_Activity_
Will you return, word for word, only the lines from the top of the data below down to and including the one with "genus: Lepus"?

....

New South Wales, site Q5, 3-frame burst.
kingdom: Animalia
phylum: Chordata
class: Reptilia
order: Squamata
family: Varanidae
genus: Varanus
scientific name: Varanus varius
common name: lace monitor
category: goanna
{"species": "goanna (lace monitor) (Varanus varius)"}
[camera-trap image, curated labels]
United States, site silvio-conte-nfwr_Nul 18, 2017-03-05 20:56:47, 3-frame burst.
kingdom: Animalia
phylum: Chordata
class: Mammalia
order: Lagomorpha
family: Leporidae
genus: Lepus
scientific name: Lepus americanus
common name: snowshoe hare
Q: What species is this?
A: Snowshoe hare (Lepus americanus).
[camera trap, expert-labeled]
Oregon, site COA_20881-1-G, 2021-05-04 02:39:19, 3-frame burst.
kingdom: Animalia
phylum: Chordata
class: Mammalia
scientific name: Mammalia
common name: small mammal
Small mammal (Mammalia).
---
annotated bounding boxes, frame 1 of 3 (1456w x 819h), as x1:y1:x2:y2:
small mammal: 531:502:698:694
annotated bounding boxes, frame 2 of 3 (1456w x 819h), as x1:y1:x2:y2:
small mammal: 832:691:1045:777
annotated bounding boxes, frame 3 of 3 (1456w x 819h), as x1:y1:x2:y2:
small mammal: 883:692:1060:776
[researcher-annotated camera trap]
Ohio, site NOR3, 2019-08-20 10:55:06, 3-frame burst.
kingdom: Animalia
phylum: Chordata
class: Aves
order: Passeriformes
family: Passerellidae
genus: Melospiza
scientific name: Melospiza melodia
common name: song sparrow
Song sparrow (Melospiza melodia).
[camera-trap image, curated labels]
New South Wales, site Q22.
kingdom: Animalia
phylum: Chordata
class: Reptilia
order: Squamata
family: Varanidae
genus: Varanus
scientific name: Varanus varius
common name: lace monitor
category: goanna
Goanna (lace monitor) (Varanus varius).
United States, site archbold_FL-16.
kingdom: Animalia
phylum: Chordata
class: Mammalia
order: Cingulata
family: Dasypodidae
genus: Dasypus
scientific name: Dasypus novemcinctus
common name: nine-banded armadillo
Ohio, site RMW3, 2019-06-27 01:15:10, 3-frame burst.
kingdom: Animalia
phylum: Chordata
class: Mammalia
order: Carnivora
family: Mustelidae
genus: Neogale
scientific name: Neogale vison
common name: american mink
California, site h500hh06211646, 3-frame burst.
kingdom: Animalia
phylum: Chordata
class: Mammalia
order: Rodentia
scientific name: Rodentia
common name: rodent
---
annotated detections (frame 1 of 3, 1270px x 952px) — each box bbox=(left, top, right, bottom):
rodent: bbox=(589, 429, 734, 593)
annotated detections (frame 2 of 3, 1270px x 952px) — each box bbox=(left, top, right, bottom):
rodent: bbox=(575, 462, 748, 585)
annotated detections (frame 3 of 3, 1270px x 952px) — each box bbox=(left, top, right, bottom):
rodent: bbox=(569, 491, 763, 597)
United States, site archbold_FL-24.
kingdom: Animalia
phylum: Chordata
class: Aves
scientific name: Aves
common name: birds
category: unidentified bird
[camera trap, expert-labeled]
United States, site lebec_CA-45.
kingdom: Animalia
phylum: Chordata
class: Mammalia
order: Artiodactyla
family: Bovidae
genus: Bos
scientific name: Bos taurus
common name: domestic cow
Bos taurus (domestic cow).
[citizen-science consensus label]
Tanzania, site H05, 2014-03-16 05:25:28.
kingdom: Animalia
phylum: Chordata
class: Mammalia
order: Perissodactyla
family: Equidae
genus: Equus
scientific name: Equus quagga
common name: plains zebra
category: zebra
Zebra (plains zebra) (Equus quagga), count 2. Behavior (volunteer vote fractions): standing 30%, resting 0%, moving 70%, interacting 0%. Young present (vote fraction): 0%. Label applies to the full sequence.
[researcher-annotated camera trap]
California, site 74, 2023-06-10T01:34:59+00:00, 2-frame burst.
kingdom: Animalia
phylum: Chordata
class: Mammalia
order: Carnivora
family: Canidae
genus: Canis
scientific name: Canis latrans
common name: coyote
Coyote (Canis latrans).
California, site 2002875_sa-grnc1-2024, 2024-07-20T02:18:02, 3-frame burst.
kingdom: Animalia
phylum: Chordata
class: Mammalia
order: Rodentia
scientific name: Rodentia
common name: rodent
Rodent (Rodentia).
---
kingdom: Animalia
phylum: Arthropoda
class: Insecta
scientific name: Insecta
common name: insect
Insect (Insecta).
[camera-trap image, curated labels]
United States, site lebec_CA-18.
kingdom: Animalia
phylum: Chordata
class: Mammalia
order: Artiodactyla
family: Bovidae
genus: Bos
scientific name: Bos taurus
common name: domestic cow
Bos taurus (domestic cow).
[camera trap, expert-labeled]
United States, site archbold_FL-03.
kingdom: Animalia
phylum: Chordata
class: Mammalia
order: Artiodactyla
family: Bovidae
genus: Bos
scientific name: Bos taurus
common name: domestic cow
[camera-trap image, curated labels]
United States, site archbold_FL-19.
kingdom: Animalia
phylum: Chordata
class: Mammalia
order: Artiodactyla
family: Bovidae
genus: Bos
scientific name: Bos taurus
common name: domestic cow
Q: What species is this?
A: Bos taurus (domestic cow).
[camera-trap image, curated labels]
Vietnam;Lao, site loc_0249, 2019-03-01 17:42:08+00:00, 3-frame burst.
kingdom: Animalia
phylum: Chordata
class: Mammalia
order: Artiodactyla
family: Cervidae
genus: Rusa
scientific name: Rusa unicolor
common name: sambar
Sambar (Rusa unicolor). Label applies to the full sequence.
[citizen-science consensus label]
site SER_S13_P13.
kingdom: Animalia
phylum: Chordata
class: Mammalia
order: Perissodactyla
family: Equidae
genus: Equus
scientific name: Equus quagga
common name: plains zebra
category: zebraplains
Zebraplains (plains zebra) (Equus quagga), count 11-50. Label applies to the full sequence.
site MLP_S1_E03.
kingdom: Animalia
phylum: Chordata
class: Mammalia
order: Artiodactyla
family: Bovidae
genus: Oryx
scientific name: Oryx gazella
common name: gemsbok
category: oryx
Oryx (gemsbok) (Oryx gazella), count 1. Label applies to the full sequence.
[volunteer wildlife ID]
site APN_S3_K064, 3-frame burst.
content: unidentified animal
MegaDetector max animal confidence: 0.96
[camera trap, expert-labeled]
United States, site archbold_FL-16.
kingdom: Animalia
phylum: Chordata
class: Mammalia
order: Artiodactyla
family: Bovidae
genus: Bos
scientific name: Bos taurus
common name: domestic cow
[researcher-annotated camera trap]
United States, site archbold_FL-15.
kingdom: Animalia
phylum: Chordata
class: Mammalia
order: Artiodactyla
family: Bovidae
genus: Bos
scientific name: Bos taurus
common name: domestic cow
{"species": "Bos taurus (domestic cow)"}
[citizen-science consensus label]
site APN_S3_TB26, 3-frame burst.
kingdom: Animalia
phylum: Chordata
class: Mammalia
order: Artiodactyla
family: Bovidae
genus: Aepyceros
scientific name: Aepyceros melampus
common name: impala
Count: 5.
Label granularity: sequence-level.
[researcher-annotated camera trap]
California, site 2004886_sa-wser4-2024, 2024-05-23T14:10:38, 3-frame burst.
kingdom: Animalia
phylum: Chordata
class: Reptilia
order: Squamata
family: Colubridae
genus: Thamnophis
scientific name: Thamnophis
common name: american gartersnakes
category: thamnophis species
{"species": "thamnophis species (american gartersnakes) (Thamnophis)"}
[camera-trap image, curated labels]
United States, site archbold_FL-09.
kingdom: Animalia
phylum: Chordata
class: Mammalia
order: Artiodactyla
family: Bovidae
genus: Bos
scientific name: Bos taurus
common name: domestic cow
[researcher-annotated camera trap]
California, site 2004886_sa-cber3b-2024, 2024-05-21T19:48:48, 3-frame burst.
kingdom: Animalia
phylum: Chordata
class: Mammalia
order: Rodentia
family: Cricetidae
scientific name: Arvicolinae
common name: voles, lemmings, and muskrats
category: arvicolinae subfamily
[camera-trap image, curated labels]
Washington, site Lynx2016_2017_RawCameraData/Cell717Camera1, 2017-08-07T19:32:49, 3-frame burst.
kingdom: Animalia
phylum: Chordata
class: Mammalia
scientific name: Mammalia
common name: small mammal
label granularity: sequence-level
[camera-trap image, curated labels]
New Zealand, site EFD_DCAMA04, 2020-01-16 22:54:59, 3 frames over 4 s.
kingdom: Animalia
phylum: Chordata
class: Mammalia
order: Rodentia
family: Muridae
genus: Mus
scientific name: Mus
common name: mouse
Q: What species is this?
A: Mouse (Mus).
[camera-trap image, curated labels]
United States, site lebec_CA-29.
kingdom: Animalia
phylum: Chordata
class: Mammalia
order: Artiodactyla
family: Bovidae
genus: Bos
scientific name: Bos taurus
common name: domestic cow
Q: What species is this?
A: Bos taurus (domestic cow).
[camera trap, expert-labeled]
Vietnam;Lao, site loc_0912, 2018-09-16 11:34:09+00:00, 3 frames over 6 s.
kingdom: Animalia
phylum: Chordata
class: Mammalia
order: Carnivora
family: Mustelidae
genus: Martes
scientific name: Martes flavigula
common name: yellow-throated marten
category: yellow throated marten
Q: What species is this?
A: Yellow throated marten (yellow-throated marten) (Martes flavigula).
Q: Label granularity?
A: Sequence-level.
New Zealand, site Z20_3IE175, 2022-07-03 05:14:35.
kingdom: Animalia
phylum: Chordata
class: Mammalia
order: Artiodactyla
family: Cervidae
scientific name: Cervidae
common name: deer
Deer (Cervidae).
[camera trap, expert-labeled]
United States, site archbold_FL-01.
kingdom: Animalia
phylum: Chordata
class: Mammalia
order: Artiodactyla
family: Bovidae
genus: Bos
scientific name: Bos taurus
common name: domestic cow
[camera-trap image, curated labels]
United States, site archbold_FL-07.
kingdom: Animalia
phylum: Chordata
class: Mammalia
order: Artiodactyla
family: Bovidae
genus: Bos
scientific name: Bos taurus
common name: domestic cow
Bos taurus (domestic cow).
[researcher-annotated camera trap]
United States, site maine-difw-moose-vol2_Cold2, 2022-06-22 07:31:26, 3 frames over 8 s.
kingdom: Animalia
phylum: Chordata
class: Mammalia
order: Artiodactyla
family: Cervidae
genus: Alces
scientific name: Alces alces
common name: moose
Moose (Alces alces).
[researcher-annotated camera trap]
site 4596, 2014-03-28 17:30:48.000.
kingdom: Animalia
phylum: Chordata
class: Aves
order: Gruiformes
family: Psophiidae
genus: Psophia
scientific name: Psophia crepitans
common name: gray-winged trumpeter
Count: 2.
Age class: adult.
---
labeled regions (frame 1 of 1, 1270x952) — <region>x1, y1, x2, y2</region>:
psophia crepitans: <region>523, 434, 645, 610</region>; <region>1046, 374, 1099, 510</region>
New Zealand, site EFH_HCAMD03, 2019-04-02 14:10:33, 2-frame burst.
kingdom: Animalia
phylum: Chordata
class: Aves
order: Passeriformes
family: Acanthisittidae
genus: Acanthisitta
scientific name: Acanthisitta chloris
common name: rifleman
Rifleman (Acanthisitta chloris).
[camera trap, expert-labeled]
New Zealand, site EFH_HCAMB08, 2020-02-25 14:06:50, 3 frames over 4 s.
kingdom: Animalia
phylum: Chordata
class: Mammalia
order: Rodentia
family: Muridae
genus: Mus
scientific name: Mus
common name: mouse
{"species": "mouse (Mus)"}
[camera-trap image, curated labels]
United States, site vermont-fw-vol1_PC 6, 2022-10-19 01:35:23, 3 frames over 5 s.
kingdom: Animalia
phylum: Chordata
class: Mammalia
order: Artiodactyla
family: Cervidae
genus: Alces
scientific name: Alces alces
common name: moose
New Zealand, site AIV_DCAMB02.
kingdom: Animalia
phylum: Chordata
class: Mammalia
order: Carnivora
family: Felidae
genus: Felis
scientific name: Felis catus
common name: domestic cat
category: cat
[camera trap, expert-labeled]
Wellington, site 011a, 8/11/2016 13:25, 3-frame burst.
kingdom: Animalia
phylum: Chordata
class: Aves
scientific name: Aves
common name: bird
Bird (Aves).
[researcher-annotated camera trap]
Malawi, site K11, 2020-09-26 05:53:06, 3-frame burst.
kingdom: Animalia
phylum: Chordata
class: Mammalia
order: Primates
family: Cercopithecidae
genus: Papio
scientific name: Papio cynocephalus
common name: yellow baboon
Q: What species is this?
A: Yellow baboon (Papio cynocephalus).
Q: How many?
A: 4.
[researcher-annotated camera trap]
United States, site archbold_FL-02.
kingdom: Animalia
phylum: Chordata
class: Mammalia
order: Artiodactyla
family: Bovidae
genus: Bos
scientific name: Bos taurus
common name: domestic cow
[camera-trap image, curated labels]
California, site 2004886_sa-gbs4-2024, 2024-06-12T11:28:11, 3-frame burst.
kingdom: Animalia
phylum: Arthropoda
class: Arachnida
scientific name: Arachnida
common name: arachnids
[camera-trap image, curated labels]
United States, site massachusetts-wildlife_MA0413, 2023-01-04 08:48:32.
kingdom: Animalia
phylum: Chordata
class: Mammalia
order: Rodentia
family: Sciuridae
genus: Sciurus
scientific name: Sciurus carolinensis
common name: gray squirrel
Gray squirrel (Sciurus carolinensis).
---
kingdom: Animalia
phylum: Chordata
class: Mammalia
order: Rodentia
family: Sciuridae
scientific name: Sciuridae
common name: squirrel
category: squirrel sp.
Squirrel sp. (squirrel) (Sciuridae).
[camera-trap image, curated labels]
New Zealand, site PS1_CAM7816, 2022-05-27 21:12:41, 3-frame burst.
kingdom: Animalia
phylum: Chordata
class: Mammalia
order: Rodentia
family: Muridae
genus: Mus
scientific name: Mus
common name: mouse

....

_Task result_
New South Wales, site Q5, 3-frame burst.
kingdom: Animalia
phylum: Chordata
class: Reptilia
order: Squamata
family: Varanidae
genus: Varanus
scientific name: Varanus varius
common name: lace monitor
category: goanna
{"species": "goanna (lace monitor) (Varanus varius)"}
[camera-trap image, curated labels]
United States, site silvio-conte-nfwr_Nul 18, 2017-03-05 20:56:47, 3-frame burst.
kingdom: Animalia
phylum: Chordata
class: Mammalia
order: Lagomorpha
family: Leporidae
genus: Lepus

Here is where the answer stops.